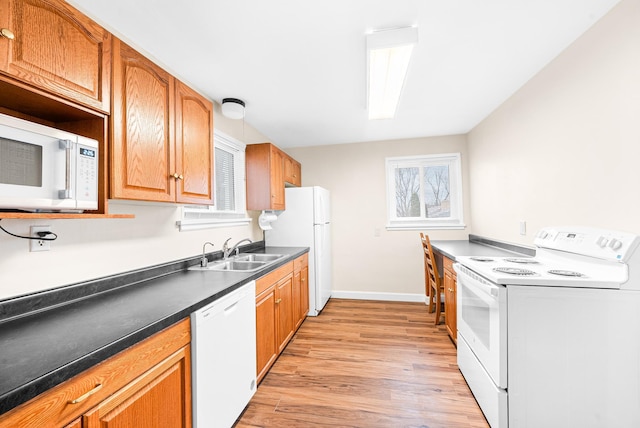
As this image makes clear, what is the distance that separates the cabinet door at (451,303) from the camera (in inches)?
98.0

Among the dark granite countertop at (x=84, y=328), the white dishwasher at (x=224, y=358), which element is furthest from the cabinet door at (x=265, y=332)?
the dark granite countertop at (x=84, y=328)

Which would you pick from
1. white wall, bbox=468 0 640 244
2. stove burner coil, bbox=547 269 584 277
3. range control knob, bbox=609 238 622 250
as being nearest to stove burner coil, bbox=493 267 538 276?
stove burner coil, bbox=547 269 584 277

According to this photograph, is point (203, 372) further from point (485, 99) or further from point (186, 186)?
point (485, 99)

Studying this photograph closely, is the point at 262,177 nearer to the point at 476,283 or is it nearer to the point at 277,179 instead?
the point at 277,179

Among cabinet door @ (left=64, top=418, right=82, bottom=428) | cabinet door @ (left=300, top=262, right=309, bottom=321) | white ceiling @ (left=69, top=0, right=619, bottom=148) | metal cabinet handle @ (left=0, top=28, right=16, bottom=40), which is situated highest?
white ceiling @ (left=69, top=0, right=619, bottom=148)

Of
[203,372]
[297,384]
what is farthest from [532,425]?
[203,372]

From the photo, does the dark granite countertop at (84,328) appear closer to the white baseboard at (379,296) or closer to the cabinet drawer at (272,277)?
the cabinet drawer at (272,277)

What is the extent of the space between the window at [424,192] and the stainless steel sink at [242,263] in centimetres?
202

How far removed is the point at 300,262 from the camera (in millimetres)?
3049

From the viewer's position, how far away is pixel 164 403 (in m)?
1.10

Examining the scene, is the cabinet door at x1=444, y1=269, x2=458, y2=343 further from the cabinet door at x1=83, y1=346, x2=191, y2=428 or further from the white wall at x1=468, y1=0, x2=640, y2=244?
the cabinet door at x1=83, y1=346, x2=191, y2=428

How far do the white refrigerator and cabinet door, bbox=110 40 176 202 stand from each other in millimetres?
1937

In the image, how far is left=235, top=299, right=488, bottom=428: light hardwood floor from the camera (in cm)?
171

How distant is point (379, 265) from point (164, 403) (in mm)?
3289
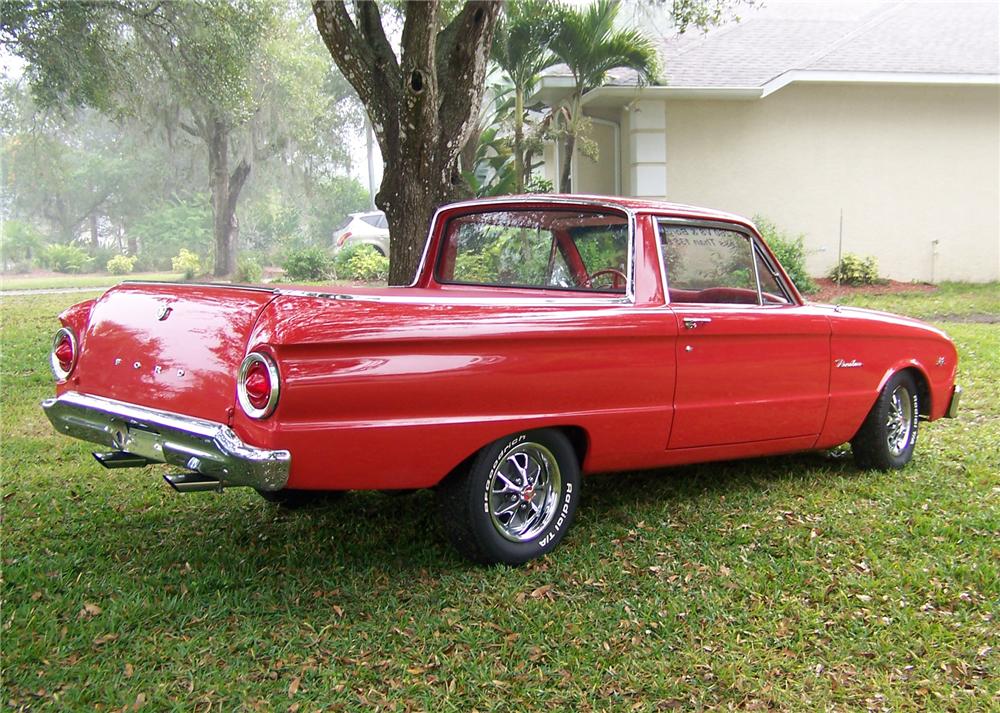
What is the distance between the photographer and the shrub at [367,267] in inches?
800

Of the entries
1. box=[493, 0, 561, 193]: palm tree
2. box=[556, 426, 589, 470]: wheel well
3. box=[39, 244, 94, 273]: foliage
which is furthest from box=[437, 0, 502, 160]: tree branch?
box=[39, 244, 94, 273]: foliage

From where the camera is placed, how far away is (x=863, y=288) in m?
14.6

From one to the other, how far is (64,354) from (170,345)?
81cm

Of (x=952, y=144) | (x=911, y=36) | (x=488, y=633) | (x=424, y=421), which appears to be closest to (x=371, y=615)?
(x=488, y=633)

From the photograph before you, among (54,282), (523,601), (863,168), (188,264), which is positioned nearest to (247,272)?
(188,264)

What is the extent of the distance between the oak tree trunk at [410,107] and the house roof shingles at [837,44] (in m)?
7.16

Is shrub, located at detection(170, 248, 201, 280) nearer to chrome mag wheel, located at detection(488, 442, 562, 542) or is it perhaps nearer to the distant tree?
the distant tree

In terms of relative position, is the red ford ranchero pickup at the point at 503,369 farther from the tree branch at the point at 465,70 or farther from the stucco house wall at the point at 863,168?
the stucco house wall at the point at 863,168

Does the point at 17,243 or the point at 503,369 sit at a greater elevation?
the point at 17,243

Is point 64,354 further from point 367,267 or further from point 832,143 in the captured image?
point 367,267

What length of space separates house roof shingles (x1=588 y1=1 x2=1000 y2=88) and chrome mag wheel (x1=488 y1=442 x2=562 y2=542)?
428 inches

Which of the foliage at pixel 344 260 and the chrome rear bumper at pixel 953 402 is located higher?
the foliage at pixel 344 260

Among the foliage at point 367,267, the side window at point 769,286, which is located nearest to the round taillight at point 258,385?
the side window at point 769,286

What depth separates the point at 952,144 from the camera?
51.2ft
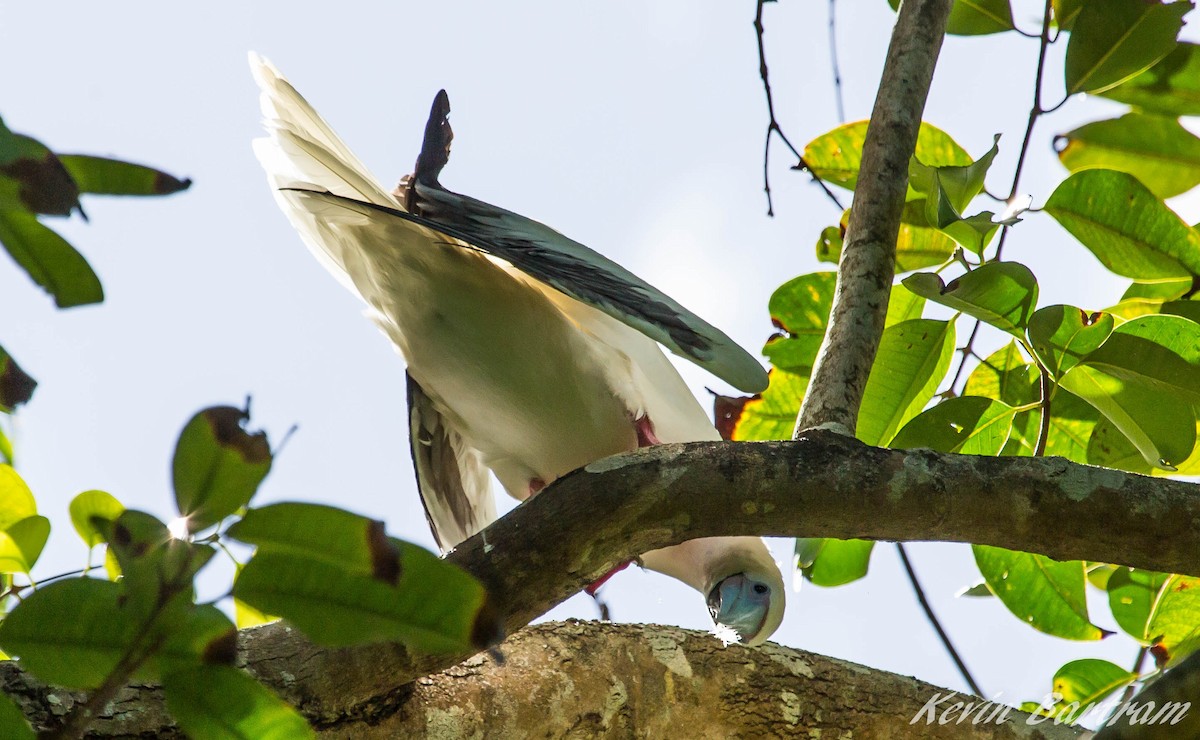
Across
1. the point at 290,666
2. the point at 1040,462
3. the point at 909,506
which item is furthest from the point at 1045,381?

### Problem requirements:
Can the lines from the one with "From one to" to the end of the records above be quoted exactly, both ends included, with every picture omitted?

### Result:
From one to the other, how far is (64,354) from (170,345)?
81cm

Of (x=952, y=144) | (x=911, y=36) | (x=488, y=633) | (x=424, y=421), which appears to be closest to (x=371, y=615)?
(x=488, y=633)

From the photograph before you, among (54,282), (523,601), (863,168), (188,264), which is positioned nearest to (247,272)?
(188,264)

What is the extent of the distance between the oak tree trunk at [410,107] and the house roof shingles at [837,44] (in m)?
7.16

Is shrub, located at detection(170, 248, 201, 280) nearer to chrome mag wheel, located at detection(488, 442, 562, 542) or is it perhaps nearer to the distant tree?
the distant tree

In terms of relative position, is the red ford ranchero pickup at the point at 503,369 farther from the tree branch at the point at 465,70 or farther from the stucco house wall at the point at 863,168?
the stucco house wall at the point at 863,168

Does the point at 17,243 or the point at 503,369 sit at a greater elevation?
the point at 17,243

Is point 64,354 further from point 367,267 or further from point 832,143 in the captured image?
point 367,267

What length of space separates house roof shingles (x1=588 y1=1 x2=1000 y2=88) and chrome mag wheel (x1=488 y1=442 x2=562 y2=542)?
428 inches

Which of the foliage at pixel 344 260 and the chrome rear bumper at pixel 953 402 is located higher?
the foliage at pixel 344 260

Among the foliage at point 367,267, the side window at point 769,286, which is located nearest to the round taillight at point 258,385?
the side window at point 769,286

What depth separates the point at 952,144 from the camera?
51.2ft
Across
1. the point at 290,666
2. the point at 1040,462
3. the point at 909,506
which item is furthest from the point at 1045,381?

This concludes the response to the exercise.